San Francisco-based Calm has largely eschewed marketing. Organic growth took off as meditation has gone mainstream. Calm says it reached 10 million users in nearly five years, and then got another 10 million in eight months. Now the company, which generated $22 million in 2017, says it draws 50,000 new sign-ups a day for either limited free content or a premium subscription at $60 a year.
Headspace, which offers a $96 yearly subscription, seeks customers across multiple channels. It works with large corporate partners like Alphabet and Unilever as part of employee wellness programs, and just a few months ago announced a partnership with the NBA.
Smaller companies like 10% Happier and Modern Health are also striking corporate partnerships.

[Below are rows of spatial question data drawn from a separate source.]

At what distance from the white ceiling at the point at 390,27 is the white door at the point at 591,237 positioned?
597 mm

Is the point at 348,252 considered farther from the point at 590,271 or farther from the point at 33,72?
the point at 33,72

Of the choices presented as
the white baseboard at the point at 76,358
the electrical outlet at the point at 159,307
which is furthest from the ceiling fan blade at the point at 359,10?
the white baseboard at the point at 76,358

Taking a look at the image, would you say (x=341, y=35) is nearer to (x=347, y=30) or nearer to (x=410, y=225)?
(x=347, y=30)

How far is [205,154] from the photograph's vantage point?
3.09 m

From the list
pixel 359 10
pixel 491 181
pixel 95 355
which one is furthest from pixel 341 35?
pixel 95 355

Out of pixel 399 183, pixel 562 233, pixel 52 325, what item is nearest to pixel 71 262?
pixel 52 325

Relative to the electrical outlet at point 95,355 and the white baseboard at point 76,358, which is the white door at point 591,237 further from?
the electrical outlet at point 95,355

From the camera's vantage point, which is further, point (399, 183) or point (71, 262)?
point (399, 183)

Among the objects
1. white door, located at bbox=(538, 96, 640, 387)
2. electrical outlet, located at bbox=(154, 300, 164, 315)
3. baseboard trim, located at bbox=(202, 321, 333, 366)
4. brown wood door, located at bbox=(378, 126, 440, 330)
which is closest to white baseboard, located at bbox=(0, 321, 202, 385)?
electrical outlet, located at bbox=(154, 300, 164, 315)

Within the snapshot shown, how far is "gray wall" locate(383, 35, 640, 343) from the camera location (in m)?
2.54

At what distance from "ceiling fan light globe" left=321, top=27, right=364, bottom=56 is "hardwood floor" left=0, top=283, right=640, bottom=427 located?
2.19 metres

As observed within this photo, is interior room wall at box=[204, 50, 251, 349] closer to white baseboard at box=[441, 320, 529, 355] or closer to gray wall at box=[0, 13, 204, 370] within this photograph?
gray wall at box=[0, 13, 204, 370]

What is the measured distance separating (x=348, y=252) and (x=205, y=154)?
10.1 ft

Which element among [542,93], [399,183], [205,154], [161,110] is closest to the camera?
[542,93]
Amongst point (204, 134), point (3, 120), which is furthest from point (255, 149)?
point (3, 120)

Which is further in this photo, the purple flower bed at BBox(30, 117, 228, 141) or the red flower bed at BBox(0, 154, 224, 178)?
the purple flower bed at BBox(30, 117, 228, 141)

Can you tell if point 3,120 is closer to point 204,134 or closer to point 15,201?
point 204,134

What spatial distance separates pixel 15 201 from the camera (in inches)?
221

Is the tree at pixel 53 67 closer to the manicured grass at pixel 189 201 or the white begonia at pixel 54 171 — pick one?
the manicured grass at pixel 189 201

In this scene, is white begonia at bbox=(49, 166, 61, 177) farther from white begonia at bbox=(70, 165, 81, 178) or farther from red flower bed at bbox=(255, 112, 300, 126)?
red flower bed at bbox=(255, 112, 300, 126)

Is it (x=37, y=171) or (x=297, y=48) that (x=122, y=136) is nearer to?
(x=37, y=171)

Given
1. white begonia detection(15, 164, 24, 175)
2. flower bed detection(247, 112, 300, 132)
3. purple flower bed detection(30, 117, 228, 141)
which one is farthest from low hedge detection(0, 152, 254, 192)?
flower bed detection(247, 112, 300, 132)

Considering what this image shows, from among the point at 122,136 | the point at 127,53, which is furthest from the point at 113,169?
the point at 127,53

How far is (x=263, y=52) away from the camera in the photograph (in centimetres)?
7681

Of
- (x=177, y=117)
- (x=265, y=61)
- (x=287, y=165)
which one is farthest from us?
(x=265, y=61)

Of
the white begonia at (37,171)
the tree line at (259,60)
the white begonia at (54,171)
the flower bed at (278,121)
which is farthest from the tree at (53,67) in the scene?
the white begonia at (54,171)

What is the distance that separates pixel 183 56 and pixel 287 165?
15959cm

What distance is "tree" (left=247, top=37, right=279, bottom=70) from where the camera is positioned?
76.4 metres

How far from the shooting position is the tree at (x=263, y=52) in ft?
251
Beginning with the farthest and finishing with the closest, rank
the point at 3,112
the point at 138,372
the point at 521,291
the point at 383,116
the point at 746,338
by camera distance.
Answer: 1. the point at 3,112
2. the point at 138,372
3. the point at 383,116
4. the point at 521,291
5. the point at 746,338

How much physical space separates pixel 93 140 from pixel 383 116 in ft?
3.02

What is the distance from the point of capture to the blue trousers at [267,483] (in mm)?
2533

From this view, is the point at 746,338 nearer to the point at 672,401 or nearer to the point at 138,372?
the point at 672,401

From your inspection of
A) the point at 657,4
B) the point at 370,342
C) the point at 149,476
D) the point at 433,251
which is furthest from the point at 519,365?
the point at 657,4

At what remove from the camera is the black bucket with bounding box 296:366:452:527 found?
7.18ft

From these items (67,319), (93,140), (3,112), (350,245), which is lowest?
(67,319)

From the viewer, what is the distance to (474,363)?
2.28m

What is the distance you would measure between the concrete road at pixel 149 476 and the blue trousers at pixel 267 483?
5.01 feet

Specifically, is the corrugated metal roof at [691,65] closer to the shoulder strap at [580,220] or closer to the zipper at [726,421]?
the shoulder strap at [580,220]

Ben Spero, a managing director at Spectrum Equity who led Headspace’s $37 million Series B round last fall, says the mindfulness and meditation movement will endure, comparing it to the way the fitness craze took hold in the 1980s and kept on growing. Additionally, he says, it’s an approachable way to nudge into mental health.
“As people get more comfortable talking about these issues at the same time they get more comfortable using technology for health more, we think Headspace has a very valuable role to play,” said Mr. Spero.
Companies are looking for ways to stand out as meditation catches on. Boston-based 10% Happier, which launched earlier this month with $5 million from Khosla Ventures and others, was founded by ABC News correspondent Dan Harris, who famously had a panic attack on “Good Morning America.” Mr. Harris, who wrote a book on his own transformation, envisions a mindfulness-focused empire with corporate partnerships and a publishing platform for wellness content. San Francisco-based Simple Habit Inc. wants to be the go-to publisher of all things around mental health and wellness.
Headspace is taking it several steps further. Earlier this month, it launched a subsidiary that will develop clinically-validated content for mental and physical health conditions. The company is beginning clinical trials and hopes to seek Food and Drug Administration approval to be the first meditation app that can be prescribed by doctors.
“It’s what we have been working up to, and we’ve had science experts on the team since the beginning,” said Headspace Chief Executive Rich Pierson. “Digital therapeutics are a new area, and we think consumers will want it and businesses will want it.”